Question

There is a dice game at the casino that costs $3 to play. A player rolls two dice. If the player gets a sum of 2 or 12 he or she gets back $ 28 (wins $25). the person gets a 7he or she gets back $5 (wins $2). If the player rolls anything other than a 2, 12 or 7 he or she gets nothing back (loses $3). Find the expected value for the player?

Answer 1

The expected value for the player is -$0.63.

Explanation:

The dice game has the following rules:

• The game costs $3 to play.
• A player rolls two dice.
• If the player gets a sum of 2 or 12 he or she gets back $ 28 (wins $25).
• If the person gets a 7 he or she gets back $5 (wins $2).
• If the player rolls anything other than a 2, 12 or 7 he or she gets nothing back (loses $3).

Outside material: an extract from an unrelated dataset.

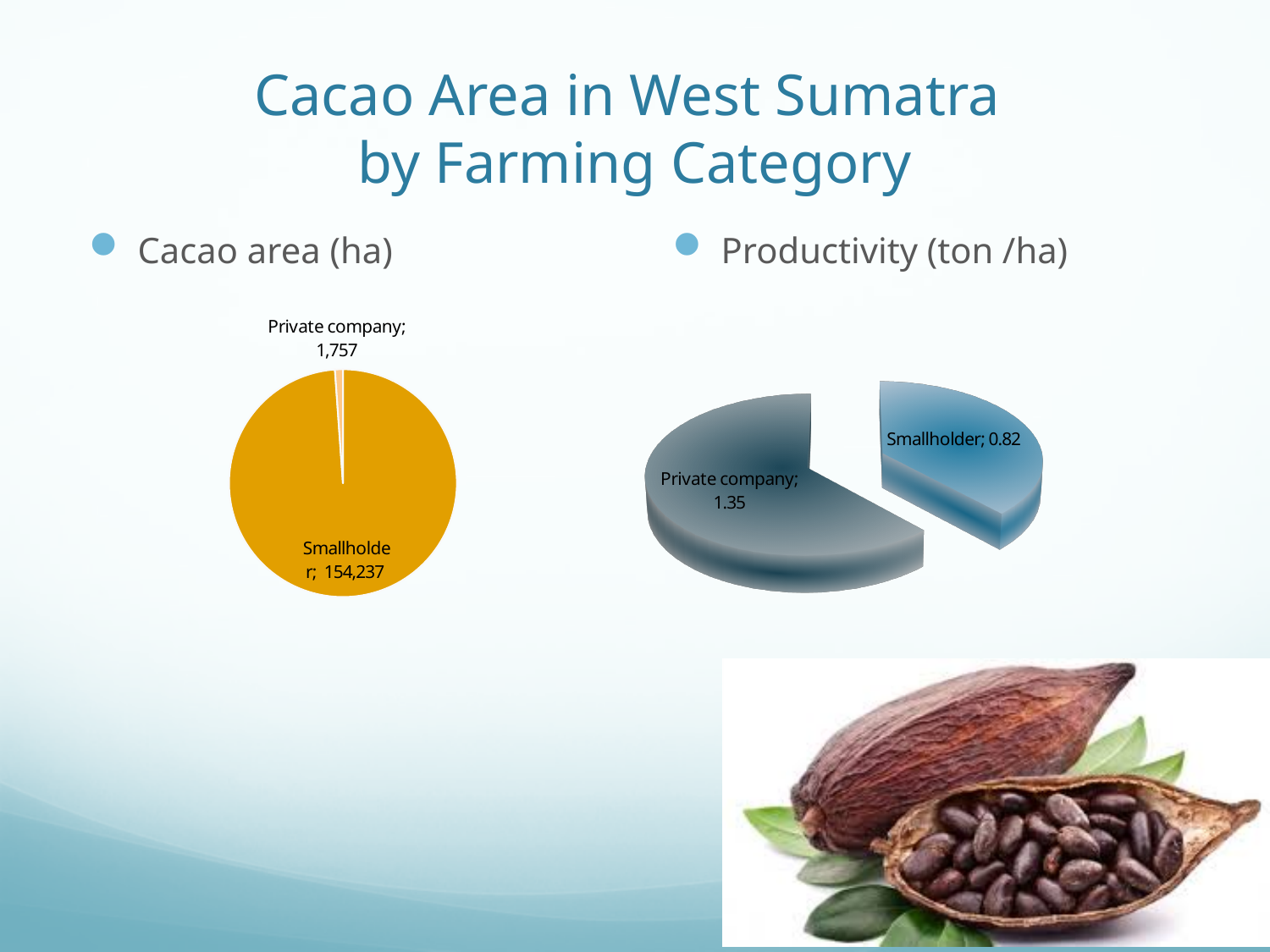
What is the title of the slide containing the two charts? Cacao Area in West Sumatra by Farming Category In the Cacao area (ha) chart, which category has the largest slice? Smallholder In the Productivity (ton /ha) chart, which is larger, Private company or Smallholder? Private company In the Productivity (ton /ha) chart, which category has the smallest value? Smallholder In the Cacao area (ha) chart, what is the value for Private company? 1,757 In the Productivity (ton /ha) chart, how much higher is Private company than Smallholder? 0.53 In the Productivity (ton /ha) chart, what is the value for Smallholder? 0.82 How many slices does the Cacao area (ha) pie chart have? 2 In the Productivity (ton /ha) chart, what is the value for Private company? 1.35 In the Cacao area (ha) chart, what is the value for Smallholder? 154,237 In the Cacao area (ha) chart, what is the difference between the Smallholder and Private company values? 152,480 What kind of chart is the Productivity (ton /ha) chart? Pie chart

The outcomes for a sum of 2 or 12 are: {(1, 1) and (6, 6)}

The probability of a sum of 2 or 12 is: 2/36 = 0.055.

The outcomes for a sum of 7 is: {(1, 6), (2, 5), (3, 4), (4, 3), (5, 2) and (6, 1)}

The probability of a sum of 7 is: 6/36 = 0.167.

The probability of a sum other than 2, 12 or 7 is: 1 - 8/36 = 0.778

The probability distribution is:

Result X P (X)

Sum 2 or 12 $25 0.055

Sum 7 $2 0.167

Others -$3 0.778

Total 1.000

Compute the expected value as follows:

`E(X)=\sum x\cdot P(x)\\\\`

`=(25* 0.055)+(2* 0.167)+(-3* 0.778)\\\\=1.375+0.334-2.334\\\\=-0.625\\\\\approx -0.63`

Thus, the expected value for the player is -$0.63.